Struggling Sears Canada Offers To Help Laid-Off Target Workers

TORONTO, ON - OCTOBER 29: Toronto's downtown Sears store located in the Eaton Centre is one of five locations that will put t
TORONTO, ON - OCTOBER 29: Toronto's downtown Sears store located in the Eaton Centre is one of five locations that will put their leases up for sale.
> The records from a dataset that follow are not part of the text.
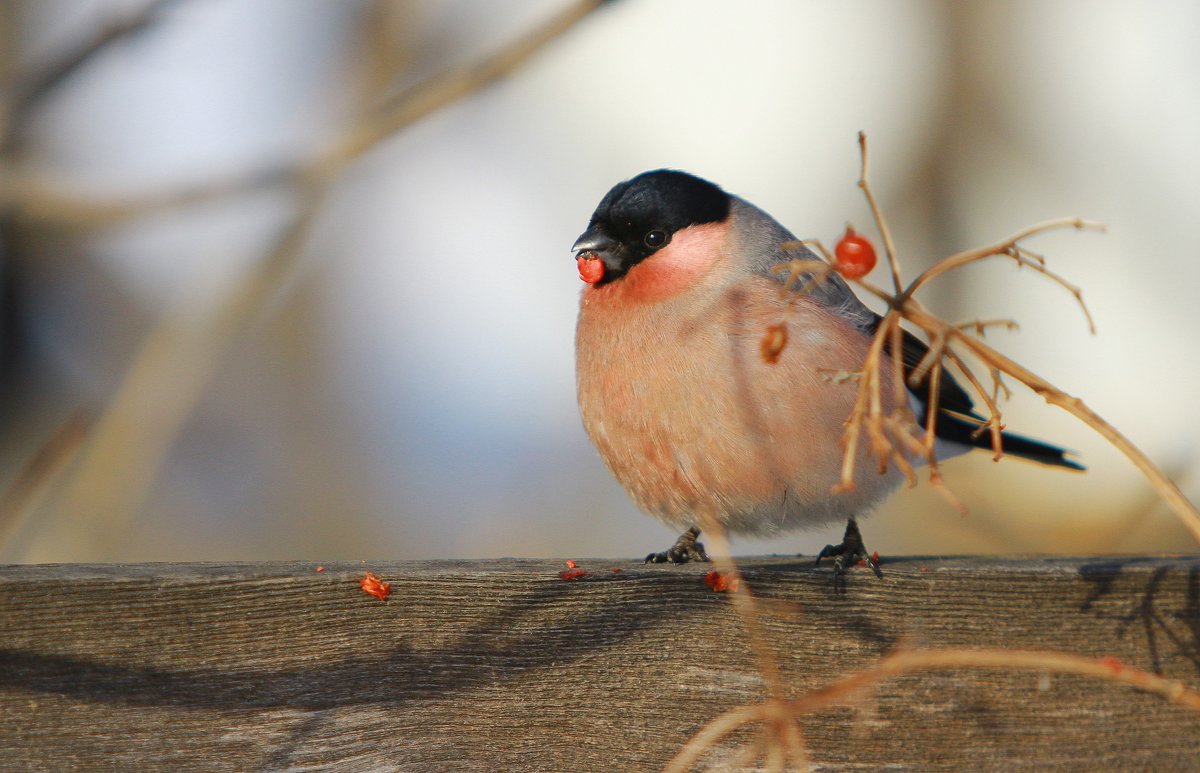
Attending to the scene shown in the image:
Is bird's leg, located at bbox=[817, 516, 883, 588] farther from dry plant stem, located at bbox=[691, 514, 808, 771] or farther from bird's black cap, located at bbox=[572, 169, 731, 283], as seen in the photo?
bird's black cap, located at bbox=[572, 169, 731, 283]

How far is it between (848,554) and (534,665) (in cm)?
76

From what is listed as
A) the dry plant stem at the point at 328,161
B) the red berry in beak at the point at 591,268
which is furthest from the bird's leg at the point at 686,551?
the dry plant stem at the point at 328,161

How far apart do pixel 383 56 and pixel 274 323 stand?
2471 mm

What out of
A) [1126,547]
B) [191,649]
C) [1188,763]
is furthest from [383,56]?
[1188,763]

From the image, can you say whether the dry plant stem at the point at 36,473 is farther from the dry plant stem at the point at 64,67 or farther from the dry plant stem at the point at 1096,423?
the dry plant stem at the point at 1096,423

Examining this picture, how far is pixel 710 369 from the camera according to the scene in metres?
2.28

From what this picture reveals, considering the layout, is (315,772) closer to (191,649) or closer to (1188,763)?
(191,649)

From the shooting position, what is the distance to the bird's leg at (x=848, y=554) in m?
1.84

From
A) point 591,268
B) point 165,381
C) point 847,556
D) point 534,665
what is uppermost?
point 165,381

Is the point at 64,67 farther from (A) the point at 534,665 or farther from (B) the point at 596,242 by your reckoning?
(A) the point at 534,665

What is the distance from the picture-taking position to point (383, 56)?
3.83m

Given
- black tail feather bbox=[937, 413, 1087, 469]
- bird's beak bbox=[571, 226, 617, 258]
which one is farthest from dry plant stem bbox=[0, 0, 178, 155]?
black tail feather bbox=[937, 413, 1087, 469]

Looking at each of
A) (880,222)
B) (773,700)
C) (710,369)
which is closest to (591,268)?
(710,369)

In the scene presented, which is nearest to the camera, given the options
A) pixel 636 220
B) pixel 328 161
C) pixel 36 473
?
pixel 36 473
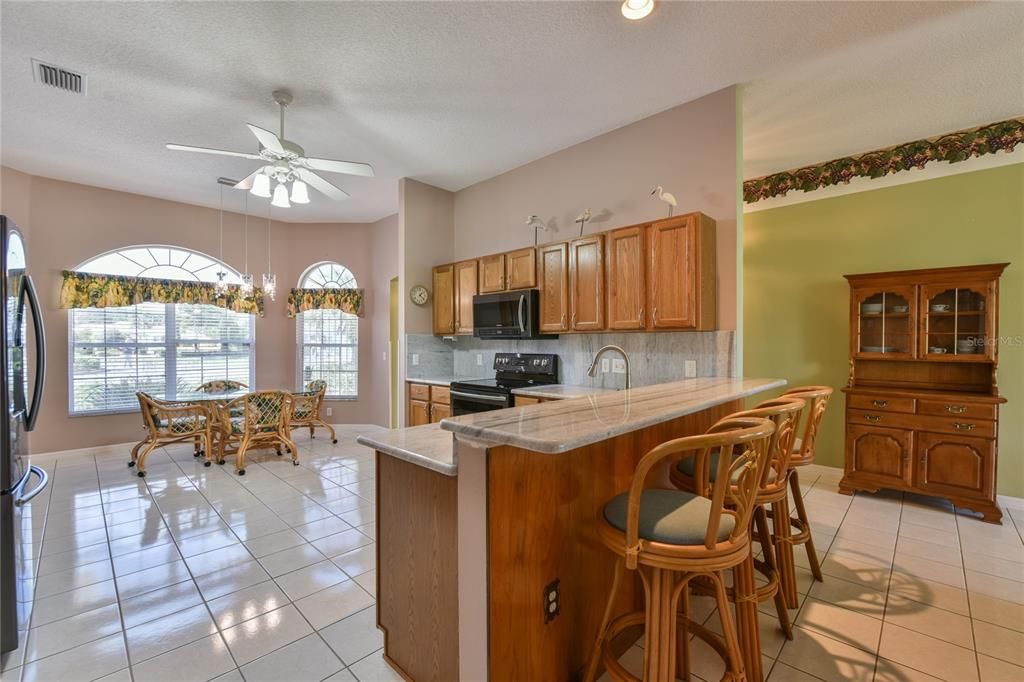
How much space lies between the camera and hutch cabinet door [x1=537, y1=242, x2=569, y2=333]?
3.72 meters

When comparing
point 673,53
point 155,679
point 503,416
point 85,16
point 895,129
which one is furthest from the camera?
point 895,129

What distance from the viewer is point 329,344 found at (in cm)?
648

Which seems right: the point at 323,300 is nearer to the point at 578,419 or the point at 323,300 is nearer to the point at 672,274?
the point at 672,274

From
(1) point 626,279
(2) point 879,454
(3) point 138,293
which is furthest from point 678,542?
(3) point 138,293

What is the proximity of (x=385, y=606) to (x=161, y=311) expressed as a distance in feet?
18.3

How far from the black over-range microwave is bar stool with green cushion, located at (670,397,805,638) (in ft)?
6.96

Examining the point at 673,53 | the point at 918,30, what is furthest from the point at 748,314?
the point at 673,53

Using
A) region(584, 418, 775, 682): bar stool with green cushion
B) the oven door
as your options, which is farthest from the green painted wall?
region(584, 418, 775, 682): bar stool with green cushion

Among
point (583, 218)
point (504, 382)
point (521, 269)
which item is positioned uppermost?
point (583, 218)

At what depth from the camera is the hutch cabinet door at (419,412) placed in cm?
447

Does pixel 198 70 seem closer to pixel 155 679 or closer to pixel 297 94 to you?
pixel 297 94

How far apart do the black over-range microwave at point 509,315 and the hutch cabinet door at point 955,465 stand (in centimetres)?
311

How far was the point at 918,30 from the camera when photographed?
2.41m

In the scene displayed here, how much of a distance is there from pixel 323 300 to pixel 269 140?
153 inches
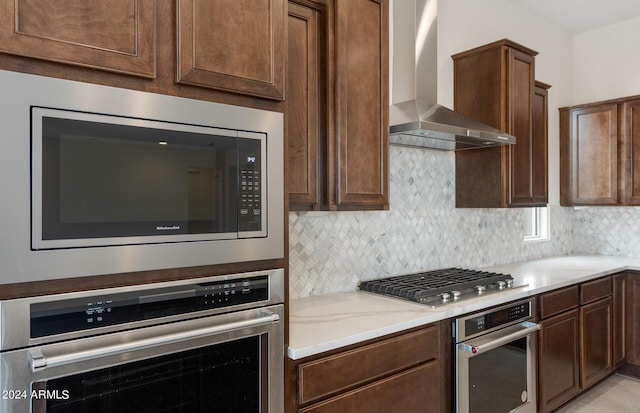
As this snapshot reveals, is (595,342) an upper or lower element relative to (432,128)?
lower

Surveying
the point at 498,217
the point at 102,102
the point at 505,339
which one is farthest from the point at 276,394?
the point at 498,217

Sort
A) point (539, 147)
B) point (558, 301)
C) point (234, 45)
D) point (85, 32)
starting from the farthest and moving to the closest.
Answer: point (539, 147), point (558, 301), point (234, 45), point (85, 32)

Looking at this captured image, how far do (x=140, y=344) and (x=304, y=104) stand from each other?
1.27 m

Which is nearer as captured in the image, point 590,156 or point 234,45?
point 234,45

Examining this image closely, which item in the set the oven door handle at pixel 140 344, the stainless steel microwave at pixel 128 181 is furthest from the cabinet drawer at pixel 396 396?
the stainless steel microwave at pixel 128 181

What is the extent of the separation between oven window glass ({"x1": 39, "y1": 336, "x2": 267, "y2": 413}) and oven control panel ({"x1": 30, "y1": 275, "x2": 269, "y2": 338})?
0.12 meters

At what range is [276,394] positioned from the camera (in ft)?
4.72

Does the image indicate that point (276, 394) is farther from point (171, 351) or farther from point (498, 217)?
point (498, 217)

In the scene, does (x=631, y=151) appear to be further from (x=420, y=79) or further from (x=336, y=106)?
(x=336, y=106)

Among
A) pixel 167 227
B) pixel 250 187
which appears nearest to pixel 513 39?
pixel 250 187

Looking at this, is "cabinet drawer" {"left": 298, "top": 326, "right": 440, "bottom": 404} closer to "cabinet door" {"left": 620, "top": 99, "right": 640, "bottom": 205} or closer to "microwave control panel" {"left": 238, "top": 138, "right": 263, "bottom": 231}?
"microwave control panel" {"left": 238, "top": 138, "right": 263, "bottom": 231}

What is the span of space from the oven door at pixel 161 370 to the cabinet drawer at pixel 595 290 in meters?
2.67

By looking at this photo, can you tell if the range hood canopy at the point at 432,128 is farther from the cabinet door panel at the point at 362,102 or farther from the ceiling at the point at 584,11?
the ceiling at the point at 584,11

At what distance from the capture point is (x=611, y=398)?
10.7 feet
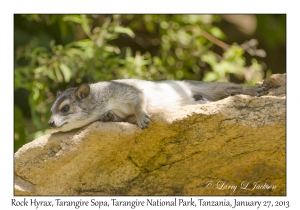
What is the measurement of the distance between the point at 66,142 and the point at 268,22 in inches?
272

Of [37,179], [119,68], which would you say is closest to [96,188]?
[37,179]

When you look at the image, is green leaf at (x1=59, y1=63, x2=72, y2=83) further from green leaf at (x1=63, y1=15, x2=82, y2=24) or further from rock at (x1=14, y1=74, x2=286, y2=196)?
rock at (x1=14, y1=74, x2=286, y2=196)

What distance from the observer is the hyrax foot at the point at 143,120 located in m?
5.36

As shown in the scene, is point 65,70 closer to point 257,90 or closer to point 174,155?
point 174,155

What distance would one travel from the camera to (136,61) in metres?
8.52

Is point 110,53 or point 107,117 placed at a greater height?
point 110,53

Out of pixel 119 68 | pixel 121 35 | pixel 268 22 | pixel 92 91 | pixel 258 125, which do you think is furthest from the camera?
pixel 121 35

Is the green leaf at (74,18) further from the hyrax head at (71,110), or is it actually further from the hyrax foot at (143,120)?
the hyrax foot at (143,120)

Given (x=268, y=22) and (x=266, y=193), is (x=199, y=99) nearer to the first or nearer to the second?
(x=266, y=193)

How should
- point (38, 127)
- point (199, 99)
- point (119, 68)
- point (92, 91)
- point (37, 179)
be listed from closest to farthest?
point (37, 179) → point (92, 91) → point (199, 99) → point (38, 127) → point (119, 68)

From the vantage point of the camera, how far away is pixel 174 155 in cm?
547

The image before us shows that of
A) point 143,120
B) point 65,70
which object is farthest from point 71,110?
point 65,70

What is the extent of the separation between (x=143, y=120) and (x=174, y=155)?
1.90ft

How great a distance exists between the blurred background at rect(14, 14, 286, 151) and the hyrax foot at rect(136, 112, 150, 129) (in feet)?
8.69
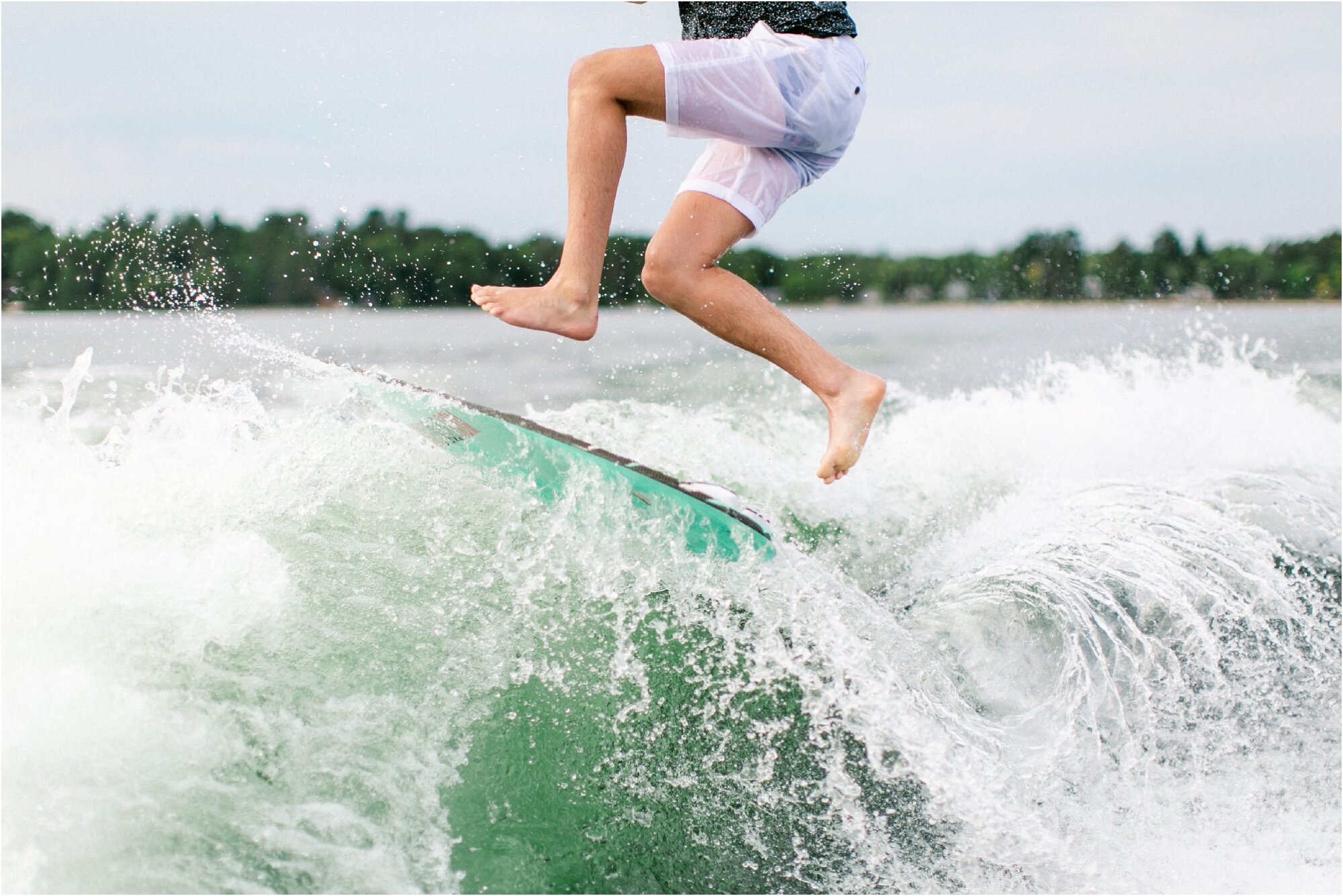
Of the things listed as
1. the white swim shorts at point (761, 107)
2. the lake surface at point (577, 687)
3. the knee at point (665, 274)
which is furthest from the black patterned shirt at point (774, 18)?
the lake surface at point (577, 687)

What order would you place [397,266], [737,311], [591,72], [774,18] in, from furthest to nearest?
[397,266] → [737,311] → [774,18] → [591,72]

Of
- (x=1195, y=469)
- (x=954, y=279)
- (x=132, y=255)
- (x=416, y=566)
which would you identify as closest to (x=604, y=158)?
(x=416, y=566)

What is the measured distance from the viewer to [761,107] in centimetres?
290

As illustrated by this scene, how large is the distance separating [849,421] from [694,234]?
759mm

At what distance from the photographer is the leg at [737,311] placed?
3.04 metres

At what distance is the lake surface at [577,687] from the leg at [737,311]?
0.46 meters

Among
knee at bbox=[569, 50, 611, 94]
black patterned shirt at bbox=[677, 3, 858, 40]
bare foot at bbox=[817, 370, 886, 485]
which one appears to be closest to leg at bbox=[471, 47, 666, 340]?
knee at bbox=[569, 50, 611, 94]

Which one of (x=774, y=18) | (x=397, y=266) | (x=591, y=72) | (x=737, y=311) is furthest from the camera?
(x=397, y=266)

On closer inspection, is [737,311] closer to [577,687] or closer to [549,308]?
[549,308]

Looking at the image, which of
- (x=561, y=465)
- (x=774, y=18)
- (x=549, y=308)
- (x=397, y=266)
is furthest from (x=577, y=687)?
(x=397, y=266)

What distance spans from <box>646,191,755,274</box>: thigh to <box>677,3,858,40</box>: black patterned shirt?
20.0 inches

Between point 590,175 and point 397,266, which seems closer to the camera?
point 590,175

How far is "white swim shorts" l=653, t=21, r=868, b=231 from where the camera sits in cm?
284

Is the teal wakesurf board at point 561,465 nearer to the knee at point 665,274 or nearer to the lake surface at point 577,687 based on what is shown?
the lake surface at point 577,687
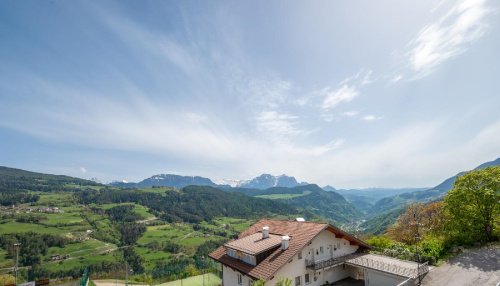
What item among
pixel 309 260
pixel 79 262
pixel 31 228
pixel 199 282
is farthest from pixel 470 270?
pixel 31 228

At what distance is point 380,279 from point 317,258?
6.19 metres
October 29, 2013. (Lucas Oleniuk/Toronto Star via Getty Images)

Sears -- despite its own problems keeping its staff employed -- is riding to Target workers' rescue.

A day after Target announced plans to close all 133 of its locations in Canada, Sears Canada offered discounts to its competitors’ employees and invited them to apply for jobs at its stores.

“In recognition of the challenging retail landscape and yesterday’s announcement regarding the exit of Target from the Canadian market, Sears Canada wishes to do something meaningful to help employees affected by store closings and job losses and to do so in a respectful manner,” the company said in a statement on Friday.

Beginning next Wednesday and for the next four months, Target employees in the country can purchase products at Sears at a discount of up to 25 percent. Sears will also host job fairs across Canada. The retailer invited executives from Target Canada to meet Sears executives at the company’s Toronto headquarters next Wednesday to discuss potential openings.

Target did not respond to a request for comment on Saturday.

It’s a bold move by a retailer struggling to maintain its own workforce in its home country. Last month, Sears Holdings announced plans to shutter hundreds of Sears and Kmart stores in the U.S. as sales plummet. The closures prompted more than 8,000 layoffs as of November, according to the financial site Seeking Alpha.

“It’s a vulture move,” Brian Sozzi, a retail analyst and chief executive at Belus Capital Advisors, told The Huffington Post. “You have Sears trying to swoop in and prey on the emotions of people who just lost their jobs.”

Sears Canada has been one of Sears Holdings’ most troubled units. In October, the parent company announced a rights offering -- a move that allows shareholders to buy more stock of the company -- in an effort to generate up to $380 million in cash and decrease its stake in the business. The company already reduced its stake to 51 percent from 95 percent in 2012 as sales began to fall.

Sears’ business in Canada has fared slightly better than its fast-declining U.S. operation, but it isn’t far behind, Sozzi said.

“Sears Canada is dreadful,” Sozzi said of the business. “It’s almost a direct reflection of what’s going on here.”

Sears did not return a Saturday email requesting comment.